Experts in the wind-power industry pooh-pooh such warnings. Peter Thomas, a senior engineer with the wind energy consultancy GL Garrad Hassan, based in Bristol, England, concedes that the projections are of a scale that could "impact the economics of the wind-power industry." But he questions their veracity.

Thomas argues that data sets from anemometers are not robust enough to support such interdecadal comparisons, because measurement practices were poorly standardized as recently as the 1980s and may be corrupted by construction around weather stations, many of which are at airports or near cities. "It is important to separate these potential influences from the measured data before conclusions are drawn," says Thomas.

That data-quality critique is wearing thin, however, according to Jean-Noël Thépaut, who runs the data division for the European Center for Medium-Range Weather Forecasts in Reading, England, and is a coauthor of the French report. Thépaut says the team applied a stringent screen to remove questionable anemometer data, narrowing its analysis to reports from just 822 out of roughly 10 000 possible anemometers worldwide. "My colleagues from LSCE have been very careful with the quality control," says Thépaut.

Still, even Thépaut sees unanswered questions, starting with why winds are slowing and whether the stilling will continue. The French study identified climate change as the most likely cause of stilling over central Asia, which means Ren's modeling could well foretell a less productive future for wind power in China.

But the French modelers pegged forests as the primary culprit behind the stilling in other regions. Their modeling showed a correlation between wind reductions and forest regrowth. As they grow, trees increase the roughness of Earth's surface and could be responsible for up to 60 percent of the stilling observed over North America and Western Europe, the modelers estimate. However, the effect on the wind industry might be minimal, because industrial wind turbines tower above most trees, their hubs supported on structures that commonly stand 60 to 100 meters tall. The average anemometer tower is just 10 meters tall. Thépaut says his colleagues plan to figure out if turbines will really be above the fray in the months ahead by analyzing wind-speed data from air-balloon-based weather stations called radiosondes.

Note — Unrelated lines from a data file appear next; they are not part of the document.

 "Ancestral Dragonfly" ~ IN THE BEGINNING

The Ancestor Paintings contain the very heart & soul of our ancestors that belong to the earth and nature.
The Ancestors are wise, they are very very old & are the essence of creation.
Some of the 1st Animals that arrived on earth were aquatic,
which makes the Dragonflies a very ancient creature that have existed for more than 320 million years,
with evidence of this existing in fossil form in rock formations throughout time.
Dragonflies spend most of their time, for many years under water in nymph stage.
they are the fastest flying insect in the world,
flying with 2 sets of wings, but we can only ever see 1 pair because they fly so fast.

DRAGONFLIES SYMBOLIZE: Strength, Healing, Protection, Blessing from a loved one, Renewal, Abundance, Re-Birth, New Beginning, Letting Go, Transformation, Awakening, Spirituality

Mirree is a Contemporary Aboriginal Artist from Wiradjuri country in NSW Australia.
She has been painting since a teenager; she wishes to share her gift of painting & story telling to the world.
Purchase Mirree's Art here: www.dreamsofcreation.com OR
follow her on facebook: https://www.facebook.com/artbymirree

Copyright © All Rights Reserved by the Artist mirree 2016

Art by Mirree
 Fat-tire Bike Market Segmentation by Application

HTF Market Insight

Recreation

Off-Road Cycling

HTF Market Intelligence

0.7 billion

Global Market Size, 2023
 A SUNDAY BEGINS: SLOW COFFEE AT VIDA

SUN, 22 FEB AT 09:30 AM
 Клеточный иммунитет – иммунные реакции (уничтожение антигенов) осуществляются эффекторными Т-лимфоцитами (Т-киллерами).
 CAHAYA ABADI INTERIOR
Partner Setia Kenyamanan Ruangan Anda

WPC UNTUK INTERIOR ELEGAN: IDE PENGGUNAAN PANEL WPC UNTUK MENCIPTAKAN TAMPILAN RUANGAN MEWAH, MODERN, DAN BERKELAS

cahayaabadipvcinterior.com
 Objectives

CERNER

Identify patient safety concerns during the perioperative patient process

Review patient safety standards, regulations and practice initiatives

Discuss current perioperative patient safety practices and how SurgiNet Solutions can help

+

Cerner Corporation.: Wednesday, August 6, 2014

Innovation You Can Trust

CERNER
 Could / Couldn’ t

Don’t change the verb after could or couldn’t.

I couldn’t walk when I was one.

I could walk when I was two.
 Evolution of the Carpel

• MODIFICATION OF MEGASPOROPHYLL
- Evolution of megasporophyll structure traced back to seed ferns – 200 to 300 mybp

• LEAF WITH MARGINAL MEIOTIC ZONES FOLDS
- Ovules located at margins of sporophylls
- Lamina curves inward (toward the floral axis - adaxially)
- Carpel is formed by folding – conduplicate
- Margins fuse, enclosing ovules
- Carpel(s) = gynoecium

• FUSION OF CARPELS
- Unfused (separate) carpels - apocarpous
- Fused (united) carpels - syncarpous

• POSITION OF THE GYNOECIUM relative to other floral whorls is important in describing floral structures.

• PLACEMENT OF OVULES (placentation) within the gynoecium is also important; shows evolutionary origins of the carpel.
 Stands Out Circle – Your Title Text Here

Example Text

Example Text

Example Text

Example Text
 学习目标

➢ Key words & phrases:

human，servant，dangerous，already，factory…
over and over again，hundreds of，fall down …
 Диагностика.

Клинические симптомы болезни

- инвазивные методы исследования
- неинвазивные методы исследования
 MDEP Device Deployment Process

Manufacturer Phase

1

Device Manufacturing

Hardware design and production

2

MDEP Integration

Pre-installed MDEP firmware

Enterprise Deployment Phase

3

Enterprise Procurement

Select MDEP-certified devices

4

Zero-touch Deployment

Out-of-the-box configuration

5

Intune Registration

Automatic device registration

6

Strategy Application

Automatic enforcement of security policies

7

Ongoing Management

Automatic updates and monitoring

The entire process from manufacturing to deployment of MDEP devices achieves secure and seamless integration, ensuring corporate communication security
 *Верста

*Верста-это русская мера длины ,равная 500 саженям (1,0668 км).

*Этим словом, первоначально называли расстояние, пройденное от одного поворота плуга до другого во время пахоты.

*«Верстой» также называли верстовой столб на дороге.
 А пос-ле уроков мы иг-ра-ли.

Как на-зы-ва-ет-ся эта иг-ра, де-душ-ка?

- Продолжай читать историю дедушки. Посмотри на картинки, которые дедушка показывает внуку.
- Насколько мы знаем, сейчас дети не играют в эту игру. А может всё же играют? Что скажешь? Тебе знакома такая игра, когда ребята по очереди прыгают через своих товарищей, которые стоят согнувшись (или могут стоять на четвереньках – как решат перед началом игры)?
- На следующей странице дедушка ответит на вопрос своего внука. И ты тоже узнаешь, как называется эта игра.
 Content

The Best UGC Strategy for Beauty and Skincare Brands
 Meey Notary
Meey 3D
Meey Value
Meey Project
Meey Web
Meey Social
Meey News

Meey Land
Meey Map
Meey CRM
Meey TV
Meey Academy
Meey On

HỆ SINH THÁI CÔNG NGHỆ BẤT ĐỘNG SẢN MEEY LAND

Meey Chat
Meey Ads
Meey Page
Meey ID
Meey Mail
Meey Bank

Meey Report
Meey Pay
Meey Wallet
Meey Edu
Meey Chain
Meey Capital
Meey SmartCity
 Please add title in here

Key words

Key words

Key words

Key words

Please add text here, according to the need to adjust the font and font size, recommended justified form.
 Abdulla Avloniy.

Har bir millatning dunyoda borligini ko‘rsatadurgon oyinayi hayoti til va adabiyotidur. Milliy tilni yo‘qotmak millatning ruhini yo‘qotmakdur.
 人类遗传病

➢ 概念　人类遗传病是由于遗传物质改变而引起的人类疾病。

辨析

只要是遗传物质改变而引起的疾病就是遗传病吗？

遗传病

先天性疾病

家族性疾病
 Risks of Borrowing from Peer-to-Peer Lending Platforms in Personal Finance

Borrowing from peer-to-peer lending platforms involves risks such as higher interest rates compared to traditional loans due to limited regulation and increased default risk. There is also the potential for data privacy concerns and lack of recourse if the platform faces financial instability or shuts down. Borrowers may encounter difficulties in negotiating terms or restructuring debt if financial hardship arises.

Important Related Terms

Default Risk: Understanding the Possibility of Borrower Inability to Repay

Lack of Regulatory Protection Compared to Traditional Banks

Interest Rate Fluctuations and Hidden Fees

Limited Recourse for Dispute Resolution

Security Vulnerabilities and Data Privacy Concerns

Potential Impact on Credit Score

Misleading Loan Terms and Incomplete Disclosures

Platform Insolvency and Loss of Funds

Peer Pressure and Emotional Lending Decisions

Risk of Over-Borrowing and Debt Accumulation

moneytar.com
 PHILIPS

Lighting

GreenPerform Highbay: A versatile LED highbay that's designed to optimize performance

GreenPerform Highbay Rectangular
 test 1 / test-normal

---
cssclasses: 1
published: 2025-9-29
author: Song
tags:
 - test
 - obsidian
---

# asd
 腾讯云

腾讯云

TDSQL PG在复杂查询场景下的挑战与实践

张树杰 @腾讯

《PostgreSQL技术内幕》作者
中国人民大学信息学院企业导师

There is one source of waning wind that turbines cannot rise above: neighboring wind farms. Here, too, modeling reveals previously unforeseen impacts on wind speed. For example, Arno Brand, a wind modeler at the Energy Research Centre for the Netherlands, in Petten, projects that wind "shadows" behind installed wind farms will sap the productivity of some planned offshore wind projects in the Dutch zone of the North Sea.

Brand's modeling suggests that wind farms must be spaced at least 10 to 30 kilometers apart to keep speed reductions from such shadows below 0.5 meters per second—and even that reduction translates to a 14 percent power loss for a turbine seeing 9.5-m/s wind instead of 10 m/s. Brand says this Dutch problem could become a diplomatic dispute, because the United Kingdom has plans of its own to build what would be three of the world's largest offshore wind farms just upwind of Dutch waters. "These farms are going to produce considerable wind shadows that will affect the most important Dutch zones," says Brand.

While slowing winds could shave value off wind farms or complicate their planning, none of the modelers estimates that the impacts will eliminate the advantage that has made wind power the world's fastest-growing energy source: its supply of virtually carbon-free power at a cost that's comparable to that of fossil fuels. As Thomas points out, it is fossil fuels that are the truly unpredictable fuel source. Even before factoring in their likely contribution to global climate change, the economic cost of fossil fuels is already far harder to predict than the wind will ever be, he says. "In the last 10 years, the cost of a barrel of oil has varied between $20 and $150. The wind is free."